= Data section =

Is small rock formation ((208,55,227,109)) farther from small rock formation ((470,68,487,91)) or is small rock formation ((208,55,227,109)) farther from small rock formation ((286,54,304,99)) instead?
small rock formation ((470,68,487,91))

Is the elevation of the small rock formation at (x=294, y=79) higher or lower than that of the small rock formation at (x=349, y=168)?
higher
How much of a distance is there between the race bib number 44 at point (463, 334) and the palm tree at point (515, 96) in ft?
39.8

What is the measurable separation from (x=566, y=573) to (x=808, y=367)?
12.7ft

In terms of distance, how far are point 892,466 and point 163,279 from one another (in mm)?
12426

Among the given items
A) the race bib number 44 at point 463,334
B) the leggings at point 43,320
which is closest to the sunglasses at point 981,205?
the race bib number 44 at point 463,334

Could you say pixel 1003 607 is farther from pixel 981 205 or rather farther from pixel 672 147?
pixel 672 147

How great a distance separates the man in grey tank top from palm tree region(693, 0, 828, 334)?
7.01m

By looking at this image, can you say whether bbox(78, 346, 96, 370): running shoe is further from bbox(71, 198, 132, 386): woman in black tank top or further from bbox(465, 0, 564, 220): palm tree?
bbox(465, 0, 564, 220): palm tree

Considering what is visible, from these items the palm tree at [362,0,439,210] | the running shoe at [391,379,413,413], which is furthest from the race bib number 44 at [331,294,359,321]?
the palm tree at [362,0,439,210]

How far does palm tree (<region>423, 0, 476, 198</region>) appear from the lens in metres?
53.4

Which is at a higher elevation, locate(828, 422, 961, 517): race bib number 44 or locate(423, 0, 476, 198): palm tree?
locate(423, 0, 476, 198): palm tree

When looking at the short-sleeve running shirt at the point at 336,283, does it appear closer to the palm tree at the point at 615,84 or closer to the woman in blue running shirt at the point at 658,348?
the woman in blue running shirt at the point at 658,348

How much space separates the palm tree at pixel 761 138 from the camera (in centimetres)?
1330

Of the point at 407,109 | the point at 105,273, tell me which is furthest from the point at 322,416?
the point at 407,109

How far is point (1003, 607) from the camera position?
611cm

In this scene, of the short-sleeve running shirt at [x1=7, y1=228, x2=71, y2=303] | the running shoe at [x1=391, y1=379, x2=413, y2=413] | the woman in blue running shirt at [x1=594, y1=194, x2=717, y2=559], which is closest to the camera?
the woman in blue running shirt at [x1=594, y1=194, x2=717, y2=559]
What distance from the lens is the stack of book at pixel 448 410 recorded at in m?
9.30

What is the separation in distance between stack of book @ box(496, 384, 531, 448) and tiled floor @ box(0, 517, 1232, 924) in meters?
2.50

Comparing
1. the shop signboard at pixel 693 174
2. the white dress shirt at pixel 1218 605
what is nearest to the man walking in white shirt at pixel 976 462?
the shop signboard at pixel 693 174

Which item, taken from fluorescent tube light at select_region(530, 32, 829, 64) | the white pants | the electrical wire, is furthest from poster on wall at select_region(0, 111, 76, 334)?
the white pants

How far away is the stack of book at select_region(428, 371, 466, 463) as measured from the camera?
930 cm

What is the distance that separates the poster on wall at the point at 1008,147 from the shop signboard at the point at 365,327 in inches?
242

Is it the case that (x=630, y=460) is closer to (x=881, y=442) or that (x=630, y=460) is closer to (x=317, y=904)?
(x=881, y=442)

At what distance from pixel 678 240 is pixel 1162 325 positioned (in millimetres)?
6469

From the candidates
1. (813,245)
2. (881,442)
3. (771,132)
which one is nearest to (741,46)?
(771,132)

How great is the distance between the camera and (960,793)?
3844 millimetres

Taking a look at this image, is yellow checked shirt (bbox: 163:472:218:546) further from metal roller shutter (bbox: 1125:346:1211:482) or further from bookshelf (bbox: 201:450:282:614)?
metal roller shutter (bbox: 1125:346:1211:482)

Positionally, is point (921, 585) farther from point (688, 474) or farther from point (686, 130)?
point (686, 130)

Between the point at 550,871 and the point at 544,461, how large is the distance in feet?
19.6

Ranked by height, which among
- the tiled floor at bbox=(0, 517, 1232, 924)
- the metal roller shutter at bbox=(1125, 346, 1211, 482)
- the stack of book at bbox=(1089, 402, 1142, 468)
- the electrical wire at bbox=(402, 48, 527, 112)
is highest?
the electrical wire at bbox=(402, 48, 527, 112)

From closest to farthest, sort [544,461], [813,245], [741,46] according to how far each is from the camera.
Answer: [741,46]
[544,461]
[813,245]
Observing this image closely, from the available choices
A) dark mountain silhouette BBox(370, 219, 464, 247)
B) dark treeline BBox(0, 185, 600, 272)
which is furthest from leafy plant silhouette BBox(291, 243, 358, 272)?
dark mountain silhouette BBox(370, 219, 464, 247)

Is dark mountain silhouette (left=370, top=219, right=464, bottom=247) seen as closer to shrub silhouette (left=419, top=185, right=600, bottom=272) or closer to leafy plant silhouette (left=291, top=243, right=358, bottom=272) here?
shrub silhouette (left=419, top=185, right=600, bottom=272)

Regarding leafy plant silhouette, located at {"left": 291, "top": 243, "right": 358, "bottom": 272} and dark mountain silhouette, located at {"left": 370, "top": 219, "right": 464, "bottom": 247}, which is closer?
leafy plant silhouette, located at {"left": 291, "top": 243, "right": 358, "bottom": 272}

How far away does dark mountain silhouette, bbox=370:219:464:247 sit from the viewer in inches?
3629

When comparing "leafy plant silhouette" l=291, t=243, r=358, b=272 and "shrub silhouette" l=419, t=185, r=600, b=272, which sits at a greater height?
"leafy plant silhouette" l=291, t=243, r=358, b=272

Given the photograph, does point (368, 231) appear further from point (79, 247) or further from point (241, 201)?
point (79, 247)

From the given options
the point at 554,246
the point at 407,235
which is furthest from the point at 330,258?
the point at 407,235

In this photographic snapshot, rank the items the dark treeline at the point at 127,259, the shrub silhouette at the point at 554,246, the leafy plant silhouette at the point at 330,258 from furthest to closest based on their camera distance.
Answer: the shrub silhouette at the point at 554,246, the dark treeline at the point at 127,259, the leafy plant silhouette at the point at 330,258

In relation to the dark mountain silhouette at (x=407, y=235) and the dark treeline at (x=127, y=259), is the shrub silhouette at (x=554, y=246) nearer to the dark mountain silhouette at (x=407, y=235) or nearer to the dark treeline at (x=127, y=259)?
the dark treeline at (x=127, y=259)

= Task brief =
Restate the listing above word for word.

= Task result =
Is small rock formation ((208,55,227,109)) farther from small rock formation ((470,68,487,91)) or is small rock formation ((208,55,227,109)) farther from small rock formation ((286,54,304,99)) instead?
small rock formation ((470,68,487,91))

Is the elevation of the small rock formation at (x=294, y=79) higher or lower than that of the small rock formation at (x=349, y=168)?
higher
How much of a distance is there between the race bib number 44 at point (463, 334) and the palm tree at point (515, 96) in ft?
39.8

What is the measurable separation from (x=566, y=573) to (x=808, y=367)?
12.7ft

In terms of distance, how far are point 892,466 and point 163,279 from one another (in mm)?
12426

Among the given items
A) the race bib number 44 at point 463,334
B) the leggings at point 43,320
which is closest to the sunglasses at point 981,205?
the race bib number 44 at point 463,334

Could you say pixel 1003 607 is farther from pixel 981 205 or rather farther from pixel 672 147?
pixel 672 147

How great a distance separates the man in grey tank top from palm tree region(693, 0, 828, 334)?
7.01m

By looking at this image, can you say whether bbox(78, 346, 96, 370): running shoe is further from bbox(71, 198, 132, 386): woman in black tank top or further from bbox(465, 0, 564, 220): palm tree?
bbox(465, 0, 564, 220): palm tree

Considering what is visible, from these items the palm tree at [362,0,439,210] | the running shoe at [391,379,413,413], which is furthest from the race bib number 44 at [331,294,359,321]?
the palm tree at [362,0,439,210]

How far does palm tree (<region>423, 0, 476, 198</region>) appear from the lens in metres?
53.4

Which is at a higher elevation, locate(828, 422, 961, 517): race bib number 44 or locate(423, 0, 476, 198): palm tree?
locate(423, 0, 476, 198): palm tree

When looking at the short-sleeve running shirt at the point at 336,283, does it appear closer to the palm tree at the point at 615,84 or closer to the woman in blue running shirt at the point at 658,348?
the woman in blue running shirt at the point at 658,348

How much space separates the palm tree at pixel 761 138 from the camera (in centimetres)?
1330

Of the point at 407,109 | the point at 105,273, tell me which is furthest from the point at 322,416?
the point at 407,109

How far is point (1003, 607) from the camera position?
611cm

In this scene, of the short-sleeve running shirt at [x1=7, y1=228, x2=71, y2=303] | the running shoe at [x1=391, y1=379, x2=413, y2=413] | the woman in blue running shirt at [x1=594, y1=194, x2=717, y2=559], which is closest to the camera?
the woman in blue running shirt at [x1=594, y1=194, x2=717, y2=559]
What distance from the lens is the stack of book at pixel 448 410 recorded at in m?
9.30

What is the separation in distance between stack of book @ box(496, 384, 531, 448) and tiled floor @ box(0, 517, 1232, 924) in meters?
2.50

Comparing
1. the shop signboard at pixel 693 174
2. the white dress shirt at pixel 1218 605
what is nearest to the man walking in white shirt at pixel 976 462?
the shop signboard at pixel 693 174

Which item, taken from fluorescent tube light at select_region(530, 32, 829, 64) | the white pants | the electrical wire, is furthest from poster on wall at select_region(0, 111, 76, 334)?
the white pants

How far away is the stack of book at select_region(428, 371, 466, 463) as measured from the camera?
930 cm

What is the distance that separates the poster on wall at the point at 1008,147 from the shop signboard at the point at 365,327 in inches?
242

Is it the case that (x=630, y=460) is closer to (x=881, y=442) or that (x=630, y=460) is closer to (x=317, y=904)?
(x=881, y=442)

At what distance from pixel 678 240 is pixel 1162 325 positioned (in millimetres)?
6469

From the candidates
1. (813,245)
2. (881,442)
3. (771,132)
which one is nearest to (741,46)?
(771,132)

How great is the distance between the camera and (960,793)?
3844 millimetres

Taking a look at this image, is yellow checked shirt (bbox: 163:472:218:546) further from metal roller shutter (bbox: 1125:346:1211:482) or further from bookshelf (bbox: 201:450:282:614)?
metal roller shutter (bbox: 1125:346:1211:482)

Positionally, is point (921, 585) farther from point (688, 474) or farther from point (686, 130)?
point (686, 130)

Between the point at 550,871 and the point at 544,461, how large is the distance in feet?
19.6

Ranked by height, which among
- the tiled floor at bbox=(0, 517, 1232, 924)
- the metal roller shutter at bbox=(1125, 346, 1211, 482)
- the stack of book at bbox=(1089, 402, 1142, 468)
- the electrical wire at bbox=(402, 48, 527, 112)
is highest?
the electrical wire at bbox=(402, 48, 527, 112)

From closest to farthest, sort [544,461], [813,245], [741,46] according to how far each is from the camera.
Answer: [741,46]
[544,461]
[813,245]
Observing this image closely, from the available choices
A) dark mountain silhouette BBox(370, 219, 464, 247)
B) dark treeline BBox(0, 185, 600, 272)
which is furthest from leafy plant silhouette BBox(291, 243, 358, 272)?
dark mountain silhouette BBox(370, 219, 464, 247)

Is dark mountain silhouette (left=370, top=219, right=464, bottom=247) seen as closer to shrub silhouette (left=419, top=185, right=600, bottom=272) or closer to leafy plant silhouette (left=291, top=243, right=358, bottom=272) here?
shrub silhouette (left=419, top=185, right=600, bottom=272)

Regarding leafy plant silhouette, located at {"left": 291, "top": 243, "right": 358, "bottom": 272} and dark mountain silhouette, located at {"left": 370, "top": 219, "right": 464, "bottom": 247}, which is closer?
leafy plant silhouette, located at {"left": 291, "top": 243, "right": 358, "bottom": 272}

How far away does dark mountain silhouette, bbox=370:219:464:247 sit from the viewer in inches?
3629

When comparing "leafy plant silhouette" l=291, t=243, r=358, b=272 and "shrub silhouette" l=419, t=185, r=600, b=272, which sits at a greater height?
"leafy plant silhouette" l=291, t=243, r=358, b=272

Given the photograph, does point (368, 231) appear further from point (79, 247) or further from point (241, 201)?
point (79, 247)

From the given options
the point at 554,246
the point at 407,235
which is furthest from the point at 330,258?
the point at 407,235

In this photographic snapshot, rank the items the dark treeline at the point at 127,259, the shrub silhouette at the point at 554,246, the leafy plant silhouette at the point at 330,258 from furthest to closest based on their camera distance.
Answer: the shrub silhouette at the point at 554,246, the dark treeline at the point at 127,259, the leafy plant silhouette at the point at 330,258

In relation to the dark mountain silhouette at (x=407, y=235) and the dark treeline at (x=127, y=259), is the shrub silhouette at (x=554, y=246) nearer to the dark mountain silhouette at (x=407, y=235) or nearer to the dark treeline at (x=127, y=259)?
the dark treeline at (x=127, y=259)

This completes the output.